Wewerke Design says its Truckit Bucket will forever change the way you haul gear. Editor Vince Hempsall tests to see if the claim carries weight.
Wewerke Design was launched two years ago in a converted church in downtown Trail, British Columbia. Since then, owners Bernard Mitchell and Krista Humphrey have worked on a variety of projects ranging from stand-up desks to ski racks but when they leave their funky offices, they can usually be found on pedals, powder, or paddleboards. In other words, they own a lot of gear. And carting that gear to the trailhead can be a pain so the duo created the Truckit Bucket tote carrying system they say is “the one piece of gear that adapts to the seasons the way you do.” We got our hands on one to see if that’s the case.
Snapshot: Truckit Bucket
- Pros: Deep and bomber. Plus it’s designed, developed, and handmade (yes, made by Bernard and Krista’s own hands) right here.
- Cons: There’s an initial sticker shock but because this is handmade in BC, versus Asia, we believe it’s worth the extra loonies.
- Price: $149 Cdn
- Who Should Buy: Gear lovers.
- Who Shouldn’t Buy: Minimalists.
- Helpful Hack: If the Truckit Bucket gets really dirty inside, you can literally hose it out and hang it up to drip dry.
- Author’s overall rating: 9/10
I was handed an “All Synth” version of the Truckit Bucket to test so I stuffed it full of climbing gear, backcountry skiing gear, cross-country skiing gear, and mountain biking gear. I also tossed in a bunch of groceries as well as some used baby diapers for good measure. I then threw the tote into the snow, the mud, the dirt, and onto the concrete. Try doing that with a plastic shopping bag.
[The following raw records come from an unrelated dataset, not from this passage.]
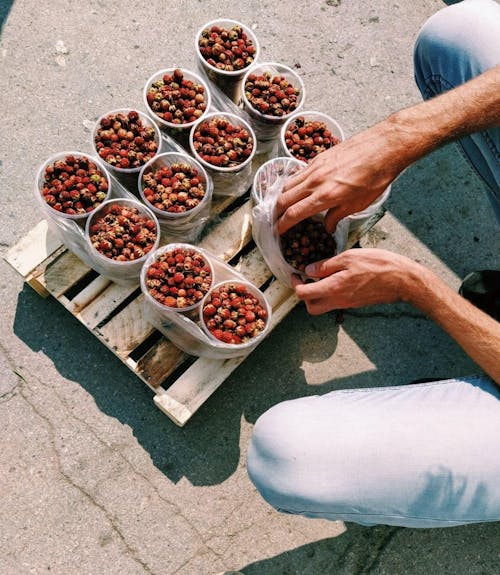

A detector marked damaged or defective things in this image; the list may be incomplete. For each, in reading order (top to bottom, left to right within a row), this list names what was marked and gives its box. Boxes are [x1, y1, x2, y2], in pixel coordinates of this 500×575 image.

crack in concrete [13, 372, 158, 572]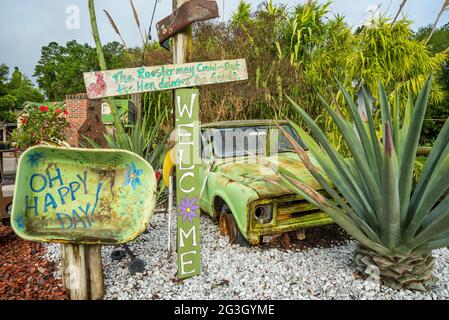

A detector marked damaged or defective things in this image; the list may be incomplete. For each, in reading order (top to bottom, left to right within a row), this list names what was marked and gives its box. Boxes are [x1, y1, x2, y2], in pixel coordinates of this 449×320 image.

rusted metal surface [156, 0, 219, 45]
rusty metal sign topper [156, 0, 219, 48]
rusted metal surface [10, 146, 158, 244]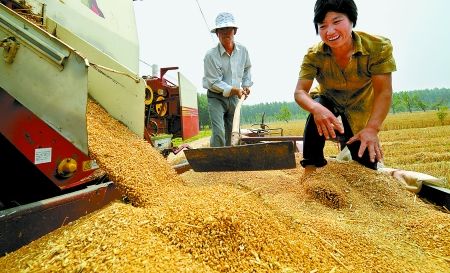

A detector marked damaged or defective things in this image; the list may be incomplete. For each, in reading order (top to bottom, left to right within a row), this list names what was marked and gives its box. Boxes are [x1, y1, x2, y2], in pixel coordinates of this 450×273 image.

rusty metal bracket [0, 35, 19, 63]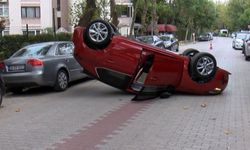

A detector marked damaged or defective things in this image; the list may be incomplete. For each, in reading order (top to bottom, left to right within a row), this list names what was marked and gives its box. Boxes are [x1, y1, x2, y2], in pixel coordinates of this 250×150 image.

overturned red car [71, 19, 229, 100]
We’ve all been there: watching your buddies slap on skins, don helmets, or sort cams and you realize you’ve left something at home. This happens to me every start to the season. One year it was my ski boots. Another time it was my bike helmet. And on one memorable occasion I jeopardized my baby-making abilities after I forgot my climbing harness and resorted to a vice-like substitute made from slings. My problem seems to be the extraneous gear, the stuff that doesn’t fit into a day bag like boots or a helmet. For a short time I was using the Last Bag, which we’ve also reviewed on this site, but because it’s shaped like a bag, meaning it’s somewhat tapered at the bottom, I found it’s carrying capacity wasn’t large enough. The Truckit Bucket has solved that problem. With it’s square bottom, 35-litre main pocket, and expandable sides I can dump everything into it including large-ticket items such as ski boots or a 60-metre-long climbing rope.
The ingenious feature of the Truckit Bucket is the frame: made from one strand of bike brake cable, it securely seats the bucket portion so it stays open, even when empty, and makes it easy to find your stuff. (Try that with a duffle bag.) The frame also comprises the bomber handles that stand upright when the tote’s on the ground but it’s also great they can easily be folded and bent for stashing. The poly fabric of the main body is tough, the inner synthetic is soft, and the outer mesh pockets are stretchy and plentiful. (There are six in total.) This is now my go-to gear hauler from home to trailhead. It’s also perfect for grocery shopping or throwing child items into for a trip to the beach. The only challenge I initially had to get over with the Truckit Bucket was the sticker price: it’s almost double the cost of a large duffle from one of the major outdoor gear manufacturers. But then I remembered this is handmade here in the Kootenays versus south-east Asia. Every dollar we spend on the Truckit Bucket stays in our community and in my opinion, that makes it worth all the loonies.
Truckit Bucket Tote – The Deets
- MSRP: $149 Cdn
- Main pocket: 35L
- 6 Mesh Pockets: Four 15 x 25cm (6×10″) and two 25 x 25cm (10×10″)
- Weight: 0.55kg or 1.2 lbs
- Exterior comes in two material lines: a polypropylene synthetic or denim.